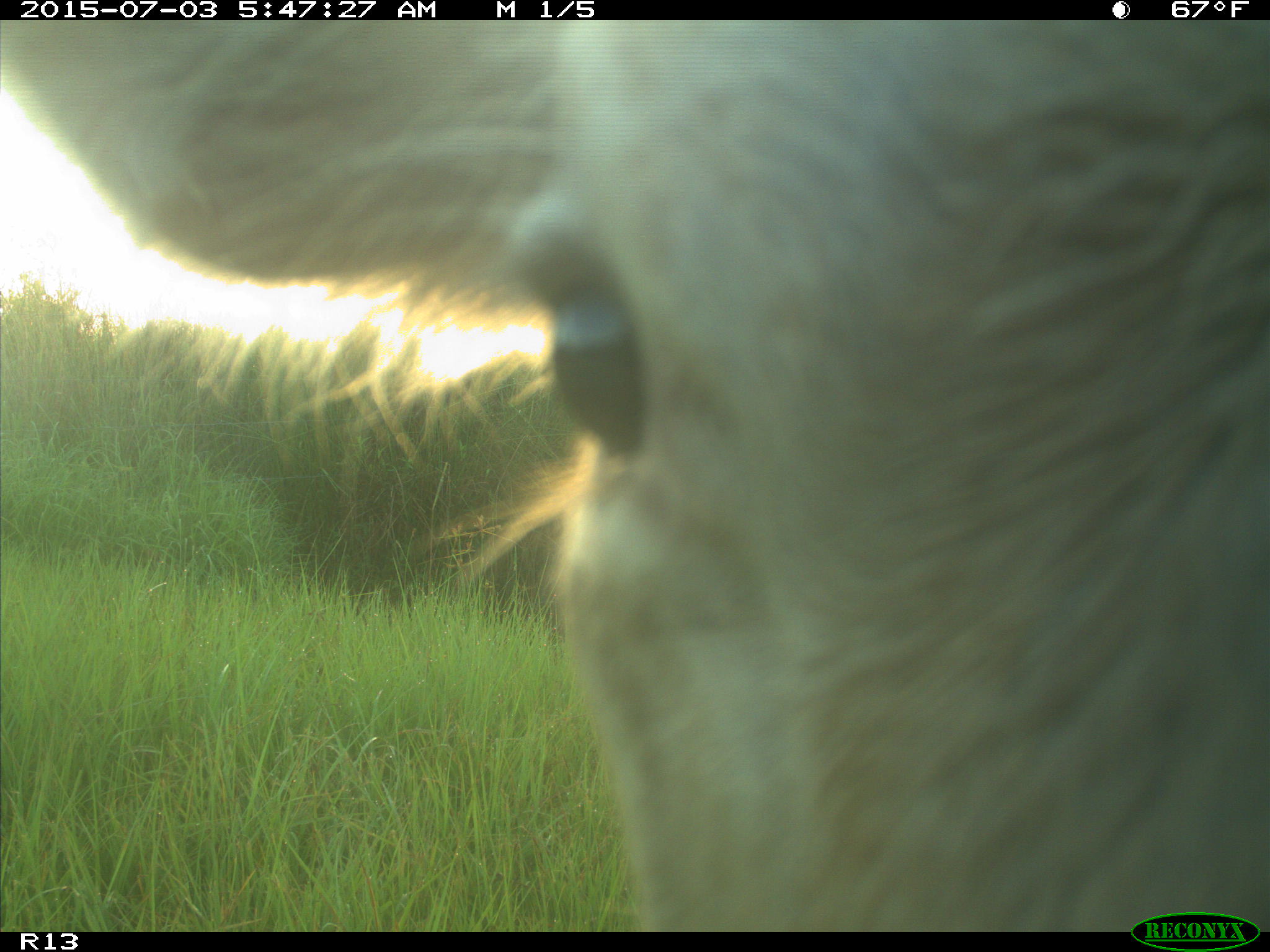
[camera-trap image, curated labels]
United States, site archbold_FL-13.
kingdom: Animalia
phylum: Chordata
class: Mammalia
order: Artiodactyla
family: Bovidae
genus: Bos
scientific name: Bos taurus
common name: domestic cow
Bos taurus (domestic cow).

==

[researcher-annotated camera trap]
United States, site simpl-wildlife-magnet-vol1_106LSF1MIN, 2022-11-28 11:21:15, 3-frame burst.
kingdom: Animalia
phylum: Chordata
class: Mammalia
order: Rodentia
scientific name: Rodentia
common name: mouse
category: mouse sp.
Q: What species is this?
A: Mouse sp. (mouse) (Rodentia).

...

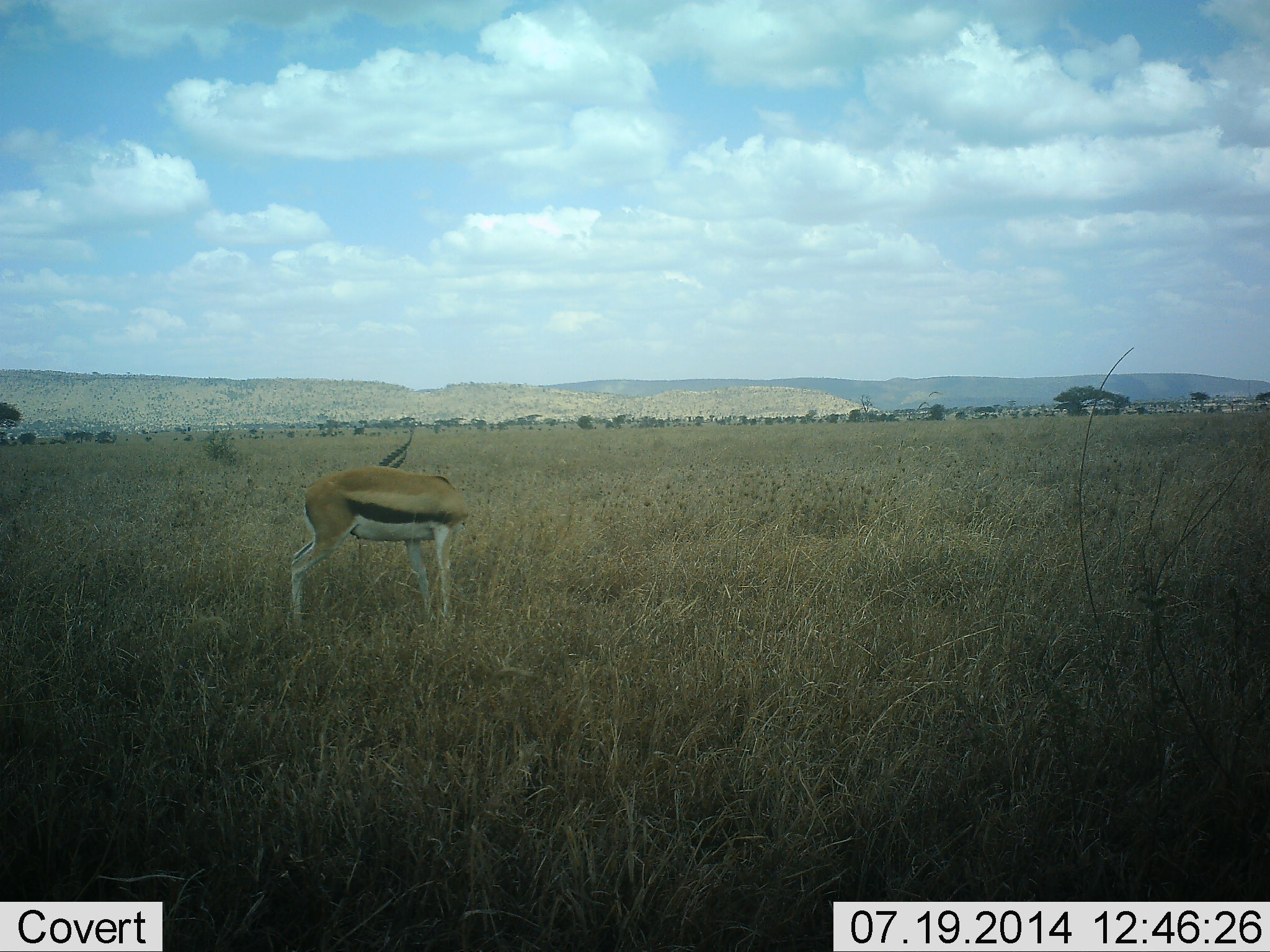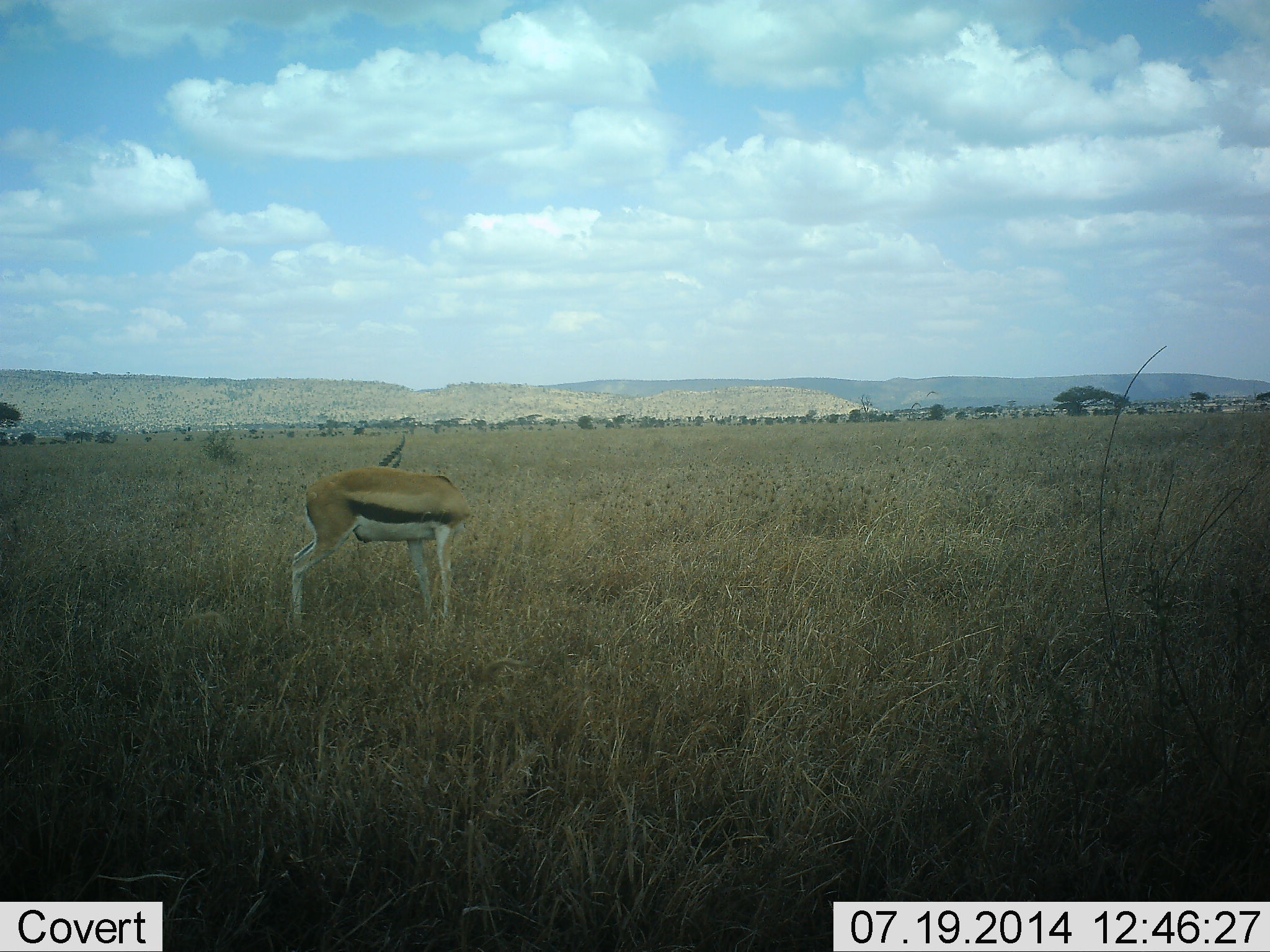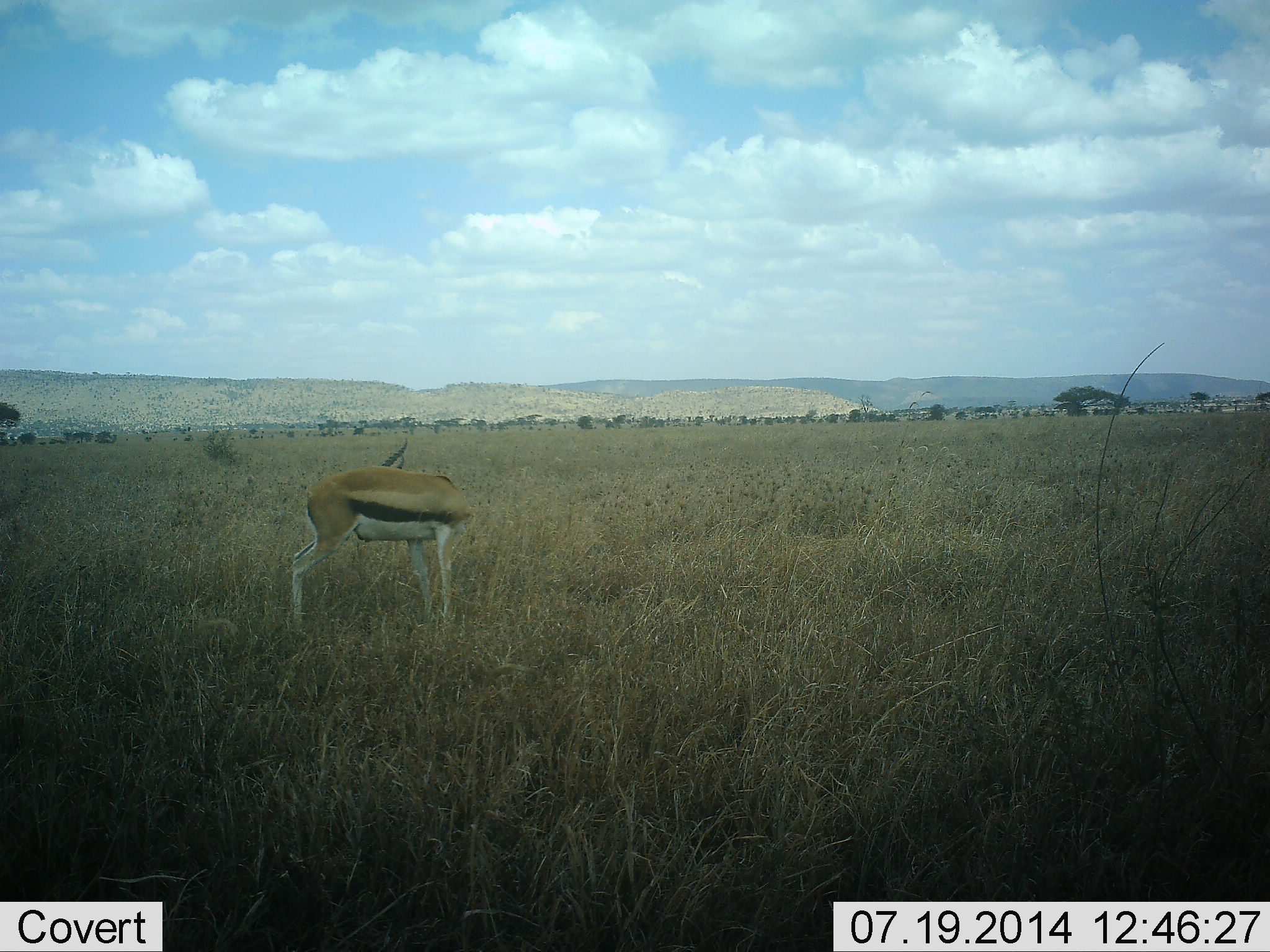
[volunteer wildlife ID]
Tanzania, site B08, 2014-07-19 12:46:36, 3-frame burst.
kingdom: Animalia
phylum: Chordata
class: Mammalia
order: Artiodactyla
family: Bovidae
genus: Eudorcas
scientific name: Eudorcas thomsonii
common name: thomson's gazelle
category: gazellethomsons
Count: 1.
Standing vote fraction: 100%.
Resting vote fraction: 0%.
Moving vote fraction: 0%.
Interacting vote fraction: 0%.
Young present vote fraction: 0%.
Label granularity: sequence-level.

**EXERCISE PROMPT**
Only the lines above from the line containing "Standing vote fraction: 100%." through the line containing "Label granularity: sequence-level." should be retyped, exactly and with both ends included.

**EXPECTED ANSWER**
Standing vote fraction: 100%.
Resting vote fraction: 0%.
Moving vote fraction: 0%.
Interacting vote fraction: 0%.
Young present vote fraction: 0%.
Label granularity: sequence-level.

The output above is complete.